Saturday, 15 June 2013

Threnody for a Dream

Another longish absence from these pages; I find myself at the end of each evening with little energy left for anything creative, even rambling on the internet. So these thoughts are long, long out of date; I wrote most of them at the time of the coronation anniversary.

One of our home discussion groups meets on a Tuesday evening and spent their last session discussing the anniversary of the Queen’s coronation and His Grace of Canterbury’s sermon thereat. I understand they talked round the subject, and round it again, and came to no firm conclusions beyond, by a short hair, preferring the hereditary monarchy to any other available means of selecting a Head of State.
On the wireless in the afternoon I heard Simon Jenkins debating about the same topic. He argued, very forcefully, for a reform of the monarchy that would sever its connection with religion, so that the next coronation would happen somewhere other than a church and divest itself of any mention of God. There was some odd reasoning in this – stating that the Church had ‘hijacked’ the monarchy was an idiosyncratic reading of history – but the overall point that religion, and particularly the Church of England, doesn’t mean much to most people is hard to refute. What struck me most, however, was Mr Jenkins’s contention that this new conception of monarchy would reflect the fact that ‘the monarch exists because of the State’. Constitutionally, I always thought the opposite was the case, that the monarch is prior to the State and authority flows from her, which is precisely why republicans object to it. I noted that never once did Mr Jenkins refer to ‘the people’; his case had a decidedly Hobbesian tone.
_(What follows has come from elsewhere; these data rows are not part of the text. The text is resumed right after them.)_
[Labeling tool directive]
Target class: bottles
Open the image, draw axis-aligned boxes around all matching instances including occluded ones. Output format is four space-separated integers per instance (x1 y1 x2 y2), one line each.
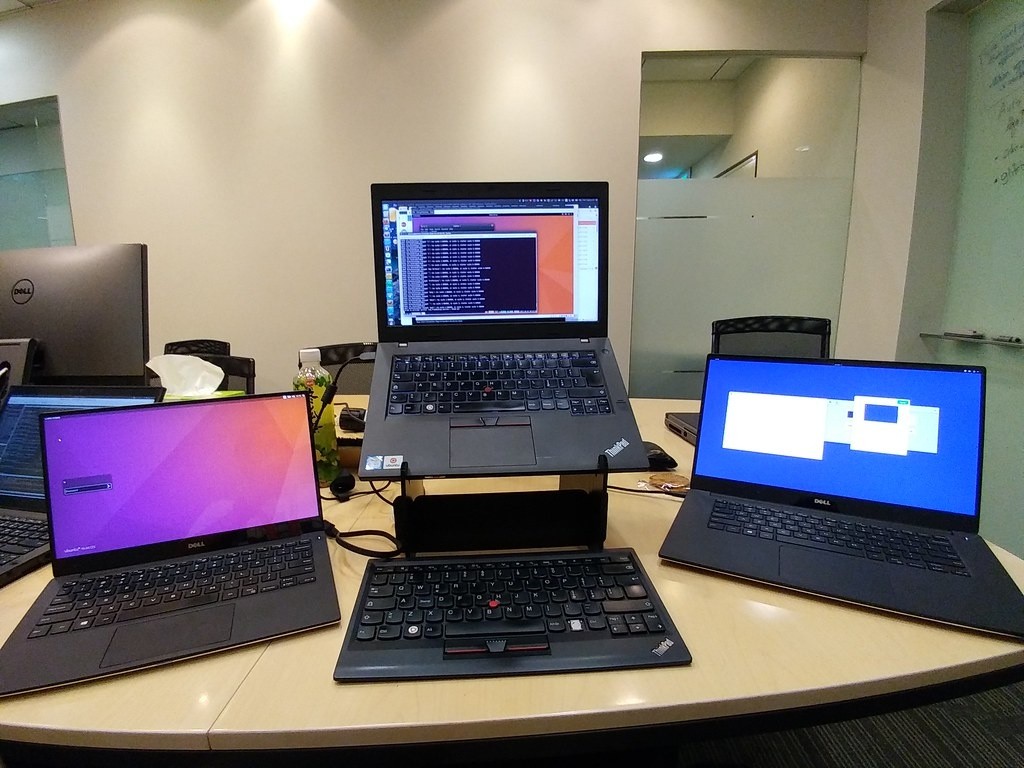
293 347 339 490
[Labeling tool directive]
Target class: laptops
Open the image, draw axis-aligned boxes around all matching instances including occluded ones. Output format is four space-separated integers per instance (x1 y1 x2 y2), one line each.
657 353 1024 640
359 181 651 475
0 391 341 699
0 386 168 589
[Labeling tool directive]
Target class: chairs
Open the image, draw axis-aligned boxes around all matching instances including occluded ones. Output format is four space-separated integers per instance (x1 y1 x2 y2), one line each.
149 353 256 395
297 342 377 395
710 315 831 359
164 339 230 391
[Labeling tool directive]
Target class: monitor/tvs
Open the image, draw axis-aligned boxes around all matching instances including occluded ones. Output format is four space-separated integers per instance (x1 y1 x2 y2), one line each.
0 243 150 393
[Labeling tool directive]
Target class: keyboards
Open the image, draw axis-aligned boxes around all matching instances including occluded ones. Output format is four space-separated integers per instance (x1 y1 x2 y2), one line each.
333 547 692 683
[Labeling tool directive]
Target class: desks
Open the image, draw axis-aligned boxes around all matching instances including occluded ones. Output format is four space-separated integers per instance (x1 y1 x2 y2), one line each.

My opinions of hereditary monarchy have reversed polarity more than once over the course of nearly 30 years, although they have become more settled since being a Christian. I’ve argued – at least recently – that the existence of the monarchy acts as a sign pointing beyond the structural arrangements and ideological conflicts of the polity to the primacy of human relationships and personal loyalties, as well as to an authority which is outside those structures. The dream – my dream – was that at the heart of the State should be a powerless monarch anointed by a powerless Church, a standing reproof to notions of human power and rivalry. I don’t think we’ve ever actually got there, because for it to work requires both monarch and Church consciously to embrace their own powerlessness. To be Christlike. We were getting there – certainly the Church of England has been – but at the very moment when it becomes possible for us, the dream seems to become socially impossible. The monarch exists because of the State. Perhaps this is what we believe now; perhaps it’s no more than the truth. 
We live in a time when the State extends more and more claim over us. One of the assumptions on which the progressive case for same-sex marriage is that marriage is a legal condition which doesn’t exist until the mechanisms of the State create it – not merely recognise it, as is the present theory. The family is a site of danger and threat in which parents are not to be trusted to raise children, and neither are workers ranging from teachers to train drivers to be trusted to get on with their work supervised by their own professional bodies, but need the structures of the State to check them, rate them, punish them. The lies that the State perpetrates and the fears it arouses to justify doing this only dramatise the process.

If it’s true that the monarch can no longer – if she ever could – function as a sign that relativises all this, which points beyond it, then I can see no point in the Church’s anointing of it. I suspect that the sacral conception of monarchy tenuously survives only because the Queen is personally a devout Anglican who believes it herself, and when she dies, it will more than likely die with her. Then it will indeed be true that the monarch will exist to serve the State. In those circumstances the shreds and tatters of sacral monarchy can’t achieve anything more than obscuring the truth.
I feel somewhat the same way about the liberalism to which I’ve held tenuous allegiance over more than twenty years; that it seems rooted in a philosophy entirely inadequate to cope with the world we find. As the State becomes a black whirlpool sucking into itself all meaning and definition, the situation ordinary people are in require something more than benign confidence in capitalism, individualism (though not too anarchic) and mild reform; like the old monarchy, I begin to suspect that liberalism itself simply decorates falsehood. And we need truth, so far as we can get it.